Brad Roberts, president of ThermaGlass in Portland, Ore., says this trend will continue as product becomes more available.
“There is an increasing importance of glass in the shower door industry, less emphasis on metal and hardware and this trend will continue as long as it is reflected in the product lines,” Roberts says. “Frameless doors and 3/8-inch glass are forcing manufacturers and distributors to reengineer products and rely more on glass temperers to [provide] stronger glass for today’s shower doors.”
Bigger and Better
Today’s bathrooms are more spacious than ever, and often including dual sinks and toilets to provide homeowners with ultimate privacy and relaxation. Adding to this spa-like environment are steamers, heat lamps, body sprays and even residential touch-free faucets and soap dispensers.
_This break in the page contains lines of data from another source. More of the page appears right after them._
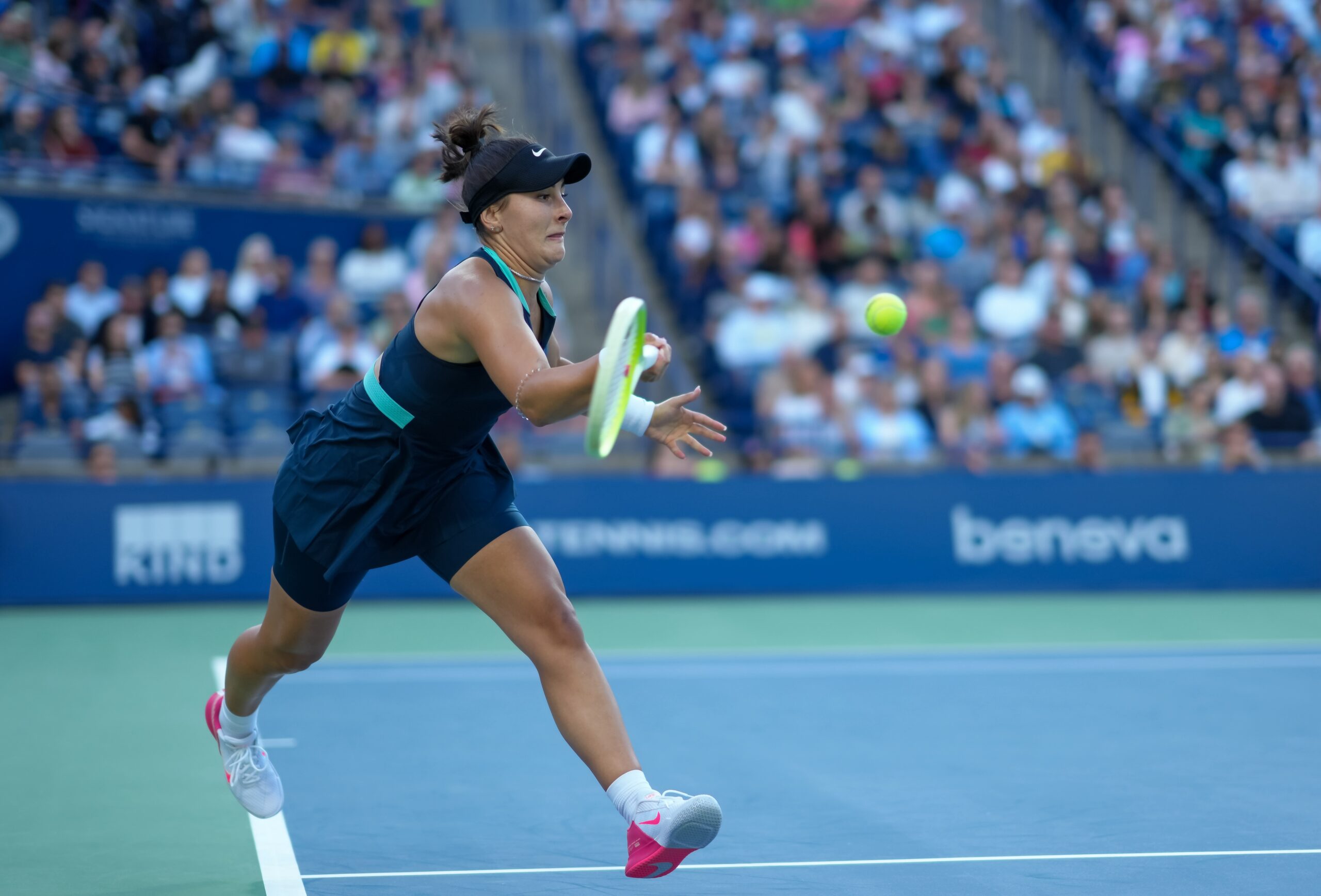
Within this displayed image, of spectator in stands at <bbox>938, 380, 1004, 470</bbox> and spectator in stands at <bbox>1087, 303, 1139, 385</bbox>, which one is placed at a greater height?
spectator in stands at <bbox>1087, 303, 1139, 385</bbox>

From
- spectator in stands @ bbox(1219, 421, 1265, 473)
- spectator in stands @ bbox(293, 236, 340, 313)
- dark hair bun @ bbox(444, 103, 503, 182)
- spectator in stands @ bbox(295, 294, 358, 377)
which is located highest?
dark hair bun @ bbox(444, 103, 503, 182)

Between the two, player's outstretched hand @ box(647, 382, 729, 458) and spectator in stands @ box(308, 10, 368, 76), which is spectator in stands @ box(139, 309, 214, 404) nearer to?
spectator in stands @ box(308, 10, 368, 76)

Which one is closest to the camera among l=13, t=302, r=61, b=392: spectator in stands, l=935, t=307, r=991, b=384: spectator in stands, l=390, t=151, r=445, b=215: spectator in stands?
l=13, t=302, r=61, b=392: spectator in stands

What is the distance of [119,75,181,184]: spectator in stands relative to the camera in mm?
13359

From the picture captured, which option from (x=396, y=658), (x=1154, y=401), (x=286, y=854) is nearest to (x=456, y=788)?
(x=286, y=854)

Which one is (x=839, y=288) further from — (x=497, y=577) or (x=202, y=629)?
(x=497, y=577)

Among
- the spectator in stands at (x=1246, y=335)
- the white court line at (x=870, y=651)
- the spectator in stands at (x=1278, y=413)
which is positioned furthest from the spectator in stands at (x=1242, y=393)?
the white court line at (x=870, y=651)

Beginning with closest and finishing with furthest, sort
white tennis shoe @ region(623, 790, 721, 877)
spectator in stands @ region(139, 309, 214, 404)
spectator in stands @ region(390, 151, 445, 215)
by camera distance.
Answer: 1. white tennis shoe @ region(623, 790, 721, 877)
2. spectator in stands @ region(139, 309, 214, 404)
3. spectator in stands @ region(390, 151, 445, 215)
But, among all of these advancements, glass continues to play a vital role in the bath. It can be used to create privacy, as well as the illusion of additional space. Glass allows the designer to experiment in ways never thought possible.
Center of Attention
The shower is no longer considered a necessity, placed in the corner of the bathroom, but is often the focal point of design. This trend has shaped the product offerings from the shower enclosure industry, requiring manufacturers to keep up with the times. Distributors now offer more high-end options, greater flexibility of design and a wider range of finishes than they did in the past to better match the faucets, fixtures and accessories being specified in today’s homes. Some of the popular finishes on the market now include oil-rubbed bronze and nickel as well as platinum.
Many glass shops are moving toward keeping a wide selection, of glass in stock so fabrication can begin as soon as the order is placed. Offering tempered, laminated and insulating glass in a variety of textures, glass distributors must continue to set the trends and position themselves as the one-stop shop for all glass needs.
In addition to that, many glass shops are starting to fabricate their own shower enclosures, which can help ensure proper installation, few callbacks and more satisfied homeowners.
Many shower door suppliers also provide software to distributors and fabricators that allows them to configure, design and customize a product application in a real-world, error-free, user-friendly environment. These programs can provide glass shops with the tools to configure custom enclosures to the manufacturer’s specifications.
“Custom software programs add value to product lines, allowing us to take that program and do our job faster and with more accuracy,” Roberts says. “It is beneficial to the distributors, as well as the shower door suppliers and the end-users.”
With glass becoming more and more popular in bathrooms, customer service is becoming increasingly important among distributors as well. Glass shops are often asked to lend assistance regarding custom-designed showers. With today’s array of glass options, shower door suppliers rely on distributors for information on the latest trends, as well as consultation on design options for clients.
Choosing the right distributor is important to shower door suppliers, but creating a working relationship with them is equally as important. Knowing the products and the consistent quality is a must for any business. This decreases time spent inspecting the product and addressing product flaws. Creating this firm relationship between suppliers and distributor also ensures a commitment to both businesses, as well as the clients they serve.
Ray Adams is the president of Coastal Industries in Jacksonville, Fla.